> _WORK INSTRUCTIONS_
1 - In the blog post, swap "release candidate" for "beta" throughout the part that opens with the words containing "Prototype 1.6.0 release" and closes with "do myself anymore.", and give that part again.
2 - Write the next part of the blog post, starting after its last sentence.

> _PROVIDED TEXT_
>> BEGIN
30 August 2007

quote of the day-or-so

I might as well say this in every article I write from overseas: The easier America makes it for talented foreigners to work and study there, the richer, more powerful, and more respected America will be. America's ability to absorb the world's talent is the crucial advantage no other culture can match—as long as America doesn't forfeit this advantage with visa rules written mainly out of fear.
James Fallows, "China Makes, The World Takes," The Atlantic Monthly, July/August 2007

i hate grass

an alert reader has alerted me to a NYT article that made me smile: there is apparently an effort underway to eliminate needless mowing on roadsides across the country! anyone who knows me knows how much i hate lawns and lawncare. why are so many gubmint bodies squeezing me for money to mow grass? it is a complete waste of resources: time, money, and chemical.
Natives need to be left alone to grow to their full height. On the nonnative areas, mowing eight times annually costs $162.72 an acre using state workers, or $800 an acre using contractors. On the native plots, mowing once yearly costs $20.34 an acre with state personnel or $100 an acre with contractors, Ms. Barton said.
i'm not sure how the dollars are calculated, but the difference between each is pretty amazing.

if you like grass, plant your own and take care of it, but don't force me to be a mindless eejit doing the same. and stop taking cash from my pocket to mow highways.

28 August 2007


Dean Edwards posted a nifty hint useful to all web monkeys: develop your javascript using strict rules.

16 August 2007

Prototype 1.6.0 release candidate

prototype has a new release on the way out. the release candidate appears to have fixed some issues and added a bunch that i cotton to, including better inheritance functionality. i'm so far behind on this stuff that i can't really comment on what all the improvements are, but i'm sure they've implemented more things that i don't have to do myself anymore.

10 August 2007


recognizing that big xml strings are a horrible way to configure applications, some folks have resorted to annotations/attributes. the problem with this approach is that annotations generally end up being just as big a kludge and really only cast the xml across multiple files, which isn't always bad. what i'd like to see from open source teams is an initial preference for code-driven configuration (see pico + nanowar). i am extra baffled because code-first would seem the logical path to me from a test-driven perspective. toplink got it right with mappings.
>> END
> _GIVEN INFORMATION_
>> BEGIN
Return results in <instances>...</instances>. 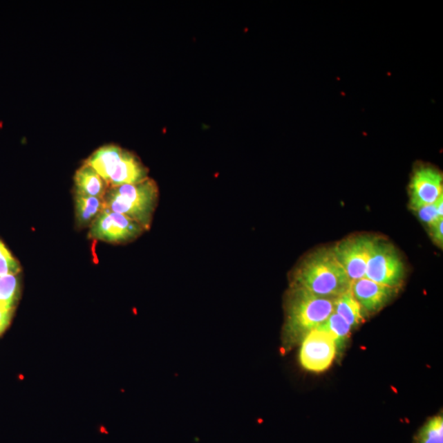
>> END
> _THE RESULTS_
1 -
Prototype 1.6.0 beta

prototype has a new release on the way out. the beta appears to have fixed some issues and added a bunch that i cotton to, including better inheritance functionality. i'm so far behind on this stuff that i can't really comment on what all the improvements are, but i'm sure they've implemented more things that i don't have to do myself anymore.

2 -
besides, if Matthew says "put it in pico," you best put it in pico. ack.

08 August 2007

best...book review...ever

Tyler Cowen has an enjoyable review of Confessions of a Jane Austen Addict, a novel about a woman transported through the fictional ether into the body of a Jane Austen heroine.

1. Would I, at first, have to act sick and crazy so as to cover up what are in fact more systematic lapses from accepted codes of social behavior?

2. If I am a rational Bayesian, what percentage of "transported people" should I expect to find in my new world? (It is indicative that our heroine thinks she is very special and isn't much concerned with this question.) Would such people be natural allies or enemies?

3. If I met another transported person, could I figure this fact out? How long would it take and what are the best hints to drop? Should I just mention "the Boston Red Sox" and see what happens?

4. Living in such a world, how useful is it to know how the novel ends? (This is a theme in the story.) Could such knowledge compensate for not understanding the non-articulated rules of this world very well? What rate of interest should I pay on borrowed money, given the presence of speculative opportunities?

5. Being a rational Bayesian, how should I revise upwards my estimates that the world is ruled by an evil Demi-Urge, and what does this imply for the optimal degree of ethical behavior?

It is a sad commentary on our educational system that Courtney, the heroine of the novel, never ponders such a question.

6. At what percentage of "transported people" would we expect to see an impact on real GDP, and would this impact be positive or negative?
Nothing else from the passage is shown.